'The Enigma of Arrival' by V.S. Naipaul
The Enigma of Arrival
By V.S. Naipaul

This novel, published in 1987, was a major departure from Naipaul's earlier works of fiction—a new, hybrid genre that the author has sometimes referred to as "a sequence." It is partly an immigrant's tale, as the narrator leaves his birthplace, the British colony of Trinidad, to live in England, where he will never entirely "settle." But it is also the story of another journey, that of the narrator's development as an artist and an intellectual, a man plumbing the depths of his own consciousness to interpret the world and to discover his place in it. To read this book is to be engaged with the mind of a genius, and Naipaul's mastery of the English language has always struck me as miraculous.
'A Woman in Berlin' by Anonymous
A Woman in Berlin
By Anonymous

Anonymous was a 34-year-old journalist living on her own in Berlin at the end of World War II. Her captivating diary covers eight weeks in the spring of 1945, when the city was occupied by the victorious Russian army. It is a story of hunger and rape, fear and humiliation, corruption and shame. Anonymous died in 2001. Her story will live as long as there is a readership for the literature of war, conquest, and the will to survive.
'The Emigrants' by W.G. Sebald
The Emigrants
By W.G. Sebald

One of the fascinating things about The Emigrants is how difficult it is to describe. It is composed of a quartet of stories about four people living in exile from Germany. Only slowly does the reader begin to connect the stories and to understand that this is a narrative about the Holocaust. Sebald's prose has a hallucinatory force, and this unique work, which is as much a documentary as a work of fiction, leaves the reader awed and shaken. Though it speaks of terribly painful things, its wisdom and beauty lift up the heart.
'A Writer's Diary' by Virginia Woolf
A Writer's Diary
By Virginia Woolf

This volume was first published in 1953, long before the complete Diary would become available.

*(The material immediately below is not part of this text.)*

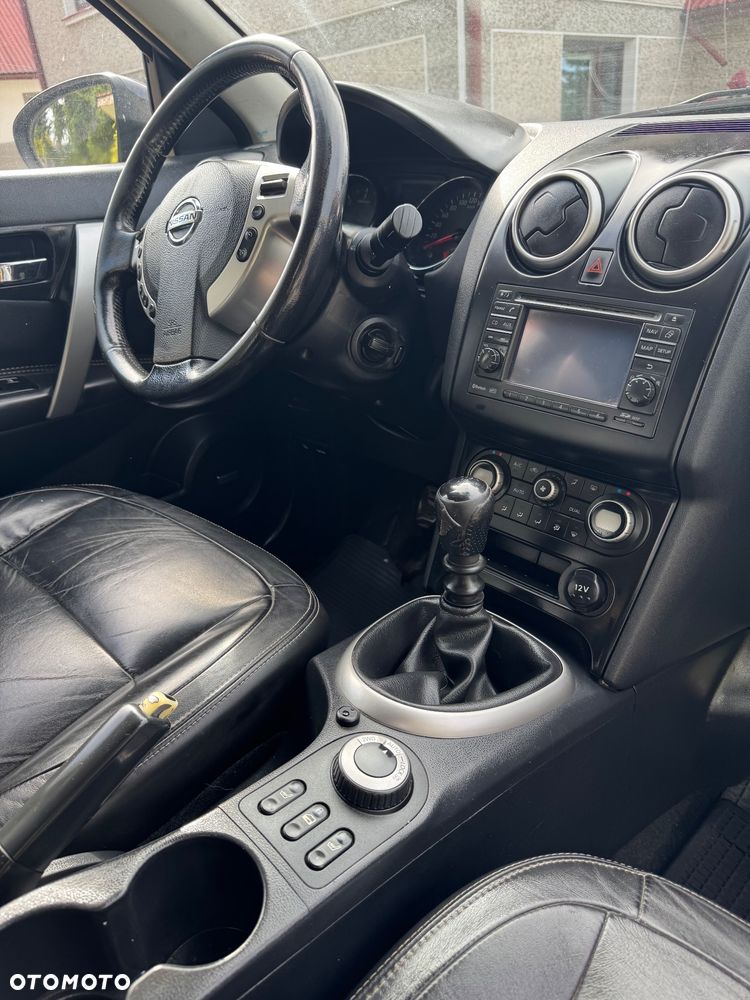 Nissan Qashqai 2.0 dCi 4x4 Tekna - 14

The editor, Woolf's husband, Leonard, chose only extracts that related to his wife's writing career. One reviewer, W.H. Auden, wrote, "I have never read any book that conveyed more truthfully what a writer's life is like.…" I read it around the same time that I began reading Woolf's fiction, and it has meant as much to me as any of her novels—perhaps more. In her reflections on her life as a woman and a writer, I have taken boundless comfort as well as delight. As another reader, her friend Elizabeth Bowen, concluded, "The spring and principle of her art was joy."
'Sleepless Nights' by Elizabeth Hardwick
Sleepless Nights
By Elizabeth Hardwick

The author of this short, impressionistic novel was my teacher when I was an undergraduate. She was also the first professional writer I ever met. Part fiction, part autobiography, this is one of the most original books I have read. Filled with imaginative meditations on a range of subjects, from Billie Holiday to the lives of cleaning women, it has been celebrated for its gorgeous prose. According to Susan Sontag, Hardwick writes "more beautiful sentences than any living American writer."
'Bleak House' by Charles Dickens
Bleak House
By Charles Dickens

This is a novel you don't so much read as move into for the duration. For me, it's Dickens's most serious and most entertaining work. The enchantment begins on the first page, with the description of London's "implacable November weather" and the famous fog. I know a writer who used to read this passage for inspiration every day before sitting down to work. All of English Victorian society is here. If nothing else about that world existed, we'd still know it thoroughly from these pages. Mystery, love story, satire, sociological critique—this grand, capacious novel contains them all. But at its core—and like all of Dickens—Bleak House is a kind of fairy tale, a story about good and evil, and the redemptive power of love.